HyperText Transport Protocol (HTTP)

You're HTTPS right now. This book has been delivered to you over a TCP connection using the HTTPS set of protocols. This protocol is the primary protocol that makes the Internet work (alongside TCP/IP.) But what does it do?

HTTP (let's ignore the S for now) is responsible for allowing us to transfer mixed media documents between web servers and web clients. These documents can be made up of text, images, links, videos, WebGL games, audio files, lots more things and everything combined too. It's an extremely flexible way to present data and has grown into the Internet we know today (for good or bad.)

We actually touched on HTTP in the introduction for this chapter on "Protocols". With a simple request we were able to fetch an HTTP response from Google. It wasn't a good response, but it was a response.

When an HTTP connection is made between browser and web server (the remote, server-side of an HTTP connection), HTTP request methods are sent by the client and HTTP status code and returned by the server. This is like a conversation between the two connected nodes. One is asking, "Can I have something?" and the other is replying (possibly), "Yes here's that image you asked for."

Let's review the request methods that a client can send to a remote web server and what they look like.

HTTP Request Methods

In HTTP, you send requests that contain somethings called the "request method". Here's some of the most common request methods (verbs) you'll see throughout your career:

GET
HEAD
POST
DELETE
UPDATE

There are others too, but they can be discovered and read about later on.

These request methods (sometimes called verbs) are used to tell the remote web server what it is you want to do: fetch something, send something, delete something, etc.

But what does the format of a request look

Request Format

Here's the example given by Wikipedia:

GET /images/logo.png HTTP/1.1

Here we can see the three components mentioned: "the case-sensitive request method, a space, the requested URL, another space, the protocol version":

request-method requested-url protocol-version

Simple enough. Other information called "headers" can be added to the request as well. We'll cover headers in a bit more detail later on, but essentially all they look like is:

Host: www.example.com
Accept-Language: en

So a key: value configuration. Very simple.

Combined we get this formation:

GET /images/logo.png HTTP/1.1
Host: www.example.com
Accept-Language: en

Which can see as a format structure of:

request-method url protocol-version
header-key: value
header-key: value
header-key: value
header-key: value

Let's look at what a GET is and then we'll look at some common HTTP header types.

`GET`

This request method is used to get information from the remote web server, and have it transfer from the remote server to the local client. It's like going into a shop and asking for something off of the shelf: "Can you GET that for me, please?" and (a copy of) the item is given to you.

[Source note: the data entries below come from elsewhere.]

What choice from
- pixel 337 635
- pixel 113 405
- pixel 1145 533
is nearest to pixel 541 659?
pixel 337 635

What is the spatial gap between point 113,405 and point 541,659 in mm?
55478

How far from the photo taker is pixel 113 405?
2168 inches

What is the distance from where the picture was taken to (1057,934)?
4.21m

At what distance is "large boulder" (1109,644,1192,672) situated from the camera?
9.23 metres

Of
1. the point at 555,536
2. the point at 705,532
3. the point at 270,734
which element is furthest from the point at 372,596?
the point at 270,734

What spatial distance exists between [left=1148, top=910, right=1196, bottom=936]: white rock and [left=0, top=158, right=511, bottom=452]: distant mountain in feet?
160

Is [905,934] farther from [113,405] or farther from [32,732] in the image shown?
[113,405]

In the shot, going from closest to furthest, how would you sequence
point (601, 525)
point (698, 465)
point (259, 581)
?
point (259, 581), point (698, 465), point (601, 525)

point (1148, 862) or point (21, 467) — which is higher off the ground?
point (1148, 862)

This the most common HTTP request method you'll see. Many, many GET requests are sent to a web server when you first request a website. Here's an example of the GETs sent to linkedin.com after I requested the website in my Firefox browser:

And that's a small amount of the requests that were sent. There are hundreds of them for the one website.

What you need to understand here is a GET is about GETting information from the remote server - asking for some information, state, image, data, etc. to be sent to you, the client.

Note

The HEAD method is like a GET, sort of. Can you discover the difference?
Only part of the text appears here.